Come comunicare il bilancio di sostenibilità in azienda e perché è importante

Rendere accessibile e coinvolgente il bilancio di sostenibilità è fondamentale per rafforzare l’identità aziendale, aumentare l’engagement interno e alimentare una cultura condivisa dell’impatto. Su questo tema ci siamo confrontati con Andrea Zuanetti, CEO e co-fondatore di Up2You

Di Simona Politini

Buone Pratiche - Pubblicato il 28-07-2025

Comunicare il bilancio di sostenibilità in azienda rafforza la cultura organizzativa, migliorare l’employee engagement e consolidare la fiducia degli stakeholder, interni ed esterni. A confermarlo ci sono i numeri: secondo il Global Workforce ESG Preferences Study 2024 di PwC, che ha coinvolto oltre 5.400 lavoratori in 95 Paesi e 19 settori, le politiche e pratiche ambientali generali non solo influenzano la scelta del datore di lavoro per il 68,6% dei dipendenti a livello globale, ma incidono anche sulla permanenza in azienda per il 65,5% degli intervistati. Lo studio evidenzia così come l’impegno ESG vada oltre il puro tema reputazionale, per diventare un vero e proprio fattore di attrattività e retention.

Comunicare in modo chiaro, accessibile e coinvolgente il contenuto del bilancio di sostenibilità significa infatti rendere tangibile il valore creato, favorire l’allineamento tra scelte aziendali e comportamenti individuali, e rafforzare la partecipazione attiva dei collaboratori alla missione dell’impresa. È in questa cornice che il bilancio da semplice documento si trasforma in strumento culturale, capace di generare senso di appartenenza e orientare l’azione collettiva verso obiettivi comuni.

Comunicare il bilancio di sostenibilità in azienda, consigli e riflessioni

Andrea Zuanetti

Della necessità di comunicare il bilancio di sostenibilità in azienda e di come fare ne abbiamo parlato con Andrea Zuanetti, CEO e co-fondatore di Up2You, la startup che aiuta le aziende a disegnare e seguire percorsi di sostenibilità.

Qual è il ruolo strategico della comunicazione interna nella valorizzazione del bilancio di sostenibilità?

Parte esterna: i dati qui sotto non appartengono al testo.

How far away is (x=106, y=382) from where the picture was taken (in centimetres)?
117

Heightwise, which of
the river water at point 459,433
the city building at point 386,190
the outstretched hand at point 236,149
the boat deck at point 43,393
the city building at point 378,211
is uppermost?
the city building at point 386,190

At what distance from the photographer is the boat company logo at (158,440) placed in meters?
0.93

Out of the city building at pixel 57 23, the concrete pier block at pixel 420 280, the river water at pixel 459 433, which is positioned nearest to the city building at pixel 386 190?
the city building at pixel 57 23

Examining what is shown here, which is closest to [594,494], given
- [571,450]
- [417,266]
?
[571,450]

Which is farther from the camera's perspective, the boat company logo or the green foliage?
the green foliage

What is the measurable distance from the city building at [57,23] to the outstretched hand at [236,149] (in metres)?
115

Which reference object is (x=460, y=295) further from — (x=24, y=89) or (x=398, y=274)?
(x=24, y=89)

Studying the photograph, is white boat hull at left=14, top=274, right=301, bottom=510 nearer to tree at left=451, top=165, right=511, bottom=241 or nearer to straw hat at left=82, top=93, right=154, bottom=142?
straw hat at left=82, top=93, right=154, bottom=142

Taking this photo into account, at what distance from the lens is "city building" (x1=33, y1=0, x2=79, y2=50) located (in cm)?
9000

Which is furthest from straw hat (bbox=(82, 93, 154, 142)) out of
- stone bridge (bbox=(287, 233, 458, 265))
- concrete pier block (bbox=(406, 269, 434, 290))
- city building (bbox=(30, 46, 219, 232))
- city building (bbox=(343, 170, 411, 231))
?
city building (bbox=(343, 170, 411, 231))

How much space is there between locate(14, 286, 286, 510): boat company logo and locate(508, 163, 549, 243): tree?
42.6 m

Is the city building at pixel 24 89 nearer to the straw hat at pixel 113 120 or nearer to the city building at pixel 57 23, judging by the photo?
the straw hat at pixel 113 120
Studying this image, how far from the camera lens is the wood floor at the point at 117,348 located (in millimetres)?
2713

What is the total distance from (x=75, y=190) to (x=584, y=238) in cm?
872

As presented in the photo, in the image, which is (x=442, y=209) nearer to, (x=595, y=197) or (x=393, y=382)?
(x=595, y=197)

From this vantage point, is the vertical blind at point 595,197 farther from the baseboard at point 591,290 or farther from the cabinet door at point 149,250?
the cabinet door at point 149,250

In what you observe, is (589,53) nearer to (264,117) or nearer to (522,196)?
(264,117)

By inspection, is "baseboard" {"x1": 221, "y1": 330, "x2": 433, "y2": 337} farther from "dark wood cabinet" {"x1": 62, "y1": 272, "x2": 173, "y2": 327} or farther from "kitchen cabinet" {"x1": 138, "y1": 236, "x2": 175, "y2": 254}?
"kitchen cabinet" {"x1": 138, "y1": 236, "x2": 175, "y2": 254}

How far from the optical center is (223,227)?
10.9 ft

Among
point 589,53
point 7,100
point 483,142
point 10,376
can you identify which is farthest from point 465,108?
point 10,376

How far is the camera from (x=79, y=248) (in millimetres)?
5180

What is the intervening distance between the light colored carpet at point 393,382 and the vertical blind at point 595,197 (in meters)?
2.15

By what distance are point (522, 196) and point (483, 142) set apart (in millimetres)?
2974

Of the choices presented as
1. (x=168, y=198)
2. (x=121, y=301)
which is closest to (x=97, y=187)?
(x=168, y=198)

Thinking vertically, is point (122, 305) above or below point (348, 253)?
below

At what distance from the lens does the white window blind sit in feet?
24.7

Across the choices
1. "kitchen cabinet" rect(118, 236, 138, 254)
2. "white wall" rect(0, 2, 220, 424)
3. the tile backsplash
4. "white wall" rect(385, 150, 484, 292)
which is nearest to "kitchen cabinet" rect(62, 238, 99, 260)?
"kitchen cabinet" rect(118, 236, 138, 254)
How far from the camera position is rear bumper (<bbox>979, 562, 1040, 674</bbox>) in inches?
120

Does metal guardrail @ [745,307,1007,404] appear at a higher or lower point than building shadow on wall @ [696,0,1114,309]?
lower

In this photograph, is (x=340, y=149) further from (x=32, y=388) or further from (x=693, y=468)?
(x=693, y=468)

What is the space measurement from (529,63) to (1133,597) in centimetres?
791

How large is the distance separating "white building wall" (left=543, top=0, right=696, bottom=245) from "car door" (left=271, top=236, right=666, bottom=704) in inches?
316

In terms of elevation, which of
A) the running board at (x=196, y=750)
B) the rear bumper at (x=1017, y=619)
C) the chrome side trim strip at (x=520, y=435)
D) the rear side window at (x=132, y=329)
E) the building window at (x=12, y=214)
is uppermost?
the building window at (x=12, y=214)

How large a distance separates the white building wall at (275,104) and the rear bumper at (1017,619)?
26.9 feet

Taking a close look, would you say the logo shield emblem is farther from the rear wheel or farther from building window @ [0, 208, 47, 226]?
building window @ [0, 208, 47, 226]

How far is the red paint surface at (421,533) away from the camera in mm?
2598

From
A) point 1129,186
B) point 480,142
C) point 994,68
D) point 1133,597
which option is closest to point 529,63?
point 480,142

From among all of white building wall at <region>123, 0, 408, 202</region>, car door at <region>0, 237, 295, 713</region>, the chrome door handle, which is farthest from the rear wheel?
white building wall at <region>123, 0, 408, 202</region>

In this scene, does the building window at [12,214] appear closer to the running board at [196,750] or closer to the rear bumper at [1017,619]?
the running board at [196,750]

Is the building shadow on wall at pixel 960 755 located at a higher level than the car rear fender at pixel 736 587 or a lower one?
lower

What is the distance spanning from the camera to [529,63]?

«Prendiamo l’azienda X, che lavora mesi e mesi per redigere il proprio bilancio di sostenibilità. Bilancio pronto, lo mette come pdf sul sito, fa un comunicato stampa ed esce su qualche testata, lo condivide con gli investitori e su LinkedIn. Ad eccezione di chi ha collaborato alla realizzazione del documento, quanti degli altri dipendenti lo consulteranno? Eppure sono proprio loro che hanno reso possibili quei risultati.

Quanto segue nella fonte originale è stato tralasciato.